For these reasons, I can only walk females in season on solo walks in secluded areas, and I can only walk non neutered males with a long line attached or lead. The latter however does also depend on the dog's personality.
Dog walkers need to be well prepared and equipped to ensure all sitations and scenarios can be delt with. My dog walking belt allows me to attach dogs to allow for hands free walking (ideal for unloading dogs in the car parks) and keeps my treats, water bottle, phone, leads, tennis balls and doggy bags all readily at hand!

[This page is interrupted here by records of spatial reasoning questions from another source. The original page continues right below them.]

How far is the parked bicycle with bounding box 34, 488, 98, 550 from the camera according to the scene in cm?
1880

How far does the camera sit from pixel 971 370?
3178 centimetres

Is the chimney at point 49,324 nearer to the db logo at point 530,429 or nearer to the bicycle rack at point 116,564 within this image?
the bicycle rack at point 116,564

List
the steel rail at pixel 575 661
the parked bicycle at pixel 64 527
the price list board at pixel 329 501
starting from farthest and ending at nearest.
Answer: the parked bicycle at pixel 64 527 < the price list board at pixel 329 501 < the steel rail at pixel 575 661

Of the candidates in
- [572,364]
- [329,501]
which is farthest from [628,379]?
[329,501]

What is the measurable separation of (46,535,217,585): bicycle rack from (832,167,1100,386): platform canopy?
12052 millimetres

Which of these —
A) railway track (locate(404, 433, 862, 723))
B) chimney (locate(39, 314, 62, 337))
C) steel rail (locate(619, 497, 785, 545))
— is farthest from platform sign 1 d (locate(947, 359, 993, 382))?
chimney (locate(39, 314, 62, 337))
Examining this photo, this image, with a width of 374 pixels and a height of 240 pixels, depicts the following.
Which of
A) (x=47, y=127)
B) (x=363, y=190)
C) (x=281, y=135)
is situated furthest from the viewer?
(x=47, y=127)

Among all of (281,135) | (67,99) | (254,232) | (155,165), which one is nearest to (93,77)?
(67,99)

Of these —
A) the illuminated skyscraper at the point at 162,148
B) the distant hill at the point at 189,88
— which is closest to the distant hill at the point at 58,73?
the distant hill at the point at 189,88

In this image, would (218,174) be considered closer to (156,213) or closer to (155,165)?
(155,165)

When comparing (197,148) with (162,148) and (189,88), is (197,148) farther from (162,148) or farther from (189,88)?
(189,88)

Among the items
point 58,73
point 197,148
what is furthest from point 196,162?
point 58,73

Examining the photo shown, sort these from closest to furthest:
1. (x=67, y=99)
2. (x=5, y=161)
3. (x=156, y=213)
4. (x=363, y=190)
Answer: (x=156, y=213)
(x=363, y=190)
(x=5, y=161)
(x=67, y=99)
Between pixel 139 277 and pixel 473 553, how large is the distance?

For situations in which your dog may cut themsleves or suffer other minor injuries, I carry around a medical kit that includes the following:
- Pods of Saline - to wash away dirt and debris from your pet's eyes and other areas.
- Dressings with Ties - to cover any injury.
- Foil Blanket - to retain body warmth and help combat shock, used to wrap your pet on the journey to the vets.
- Gauze Swabs - To make a wet wipe or used for cleaning up fluid or saline.
- Microporous Tape - roll of paper tape for holding dressings or bandages in place.
- Conforming Bandage - used around a limb if a sprain is suspected.
- Vinyl Gloves - To keep myself clean and to insure I don't cross contaminate with the dog.
- Plastic Pouches - to cover foot injuries and help keep them clean.
- Alcohol Free Cleansing Wipes - to clean wounds prior to applying dressings.
- Scissors & Tweezers.
Every single dog Playgroup has on its books has a PDF form, or a "personal details form". These are the forms I fill in when I come to meet you and your dog for the first time that documents health issues, registered vetinarian, vital stats and behavioural tendancies. These PDF forms are stored electronically on mobile devices so I can reference them anytime, anywhere!
Regardless of Playgroup's seafety measures; dogs being bouncy, energetic, animals may hurt themselves. To keep your mind at ease Playgroup Dog Activities is fully insured with the pet industries leading insurer. Our insurance protects your pet from accidents and vet bills, the general public and your home from things such as breakages or loss of keys! For full insurance details, don't hesitate to ask to see the documents!
If the thought of letting me into your home while you're away is concerning you, don't worry. I'm DBS (CRB) checked and can produce the certificate whenever you wish!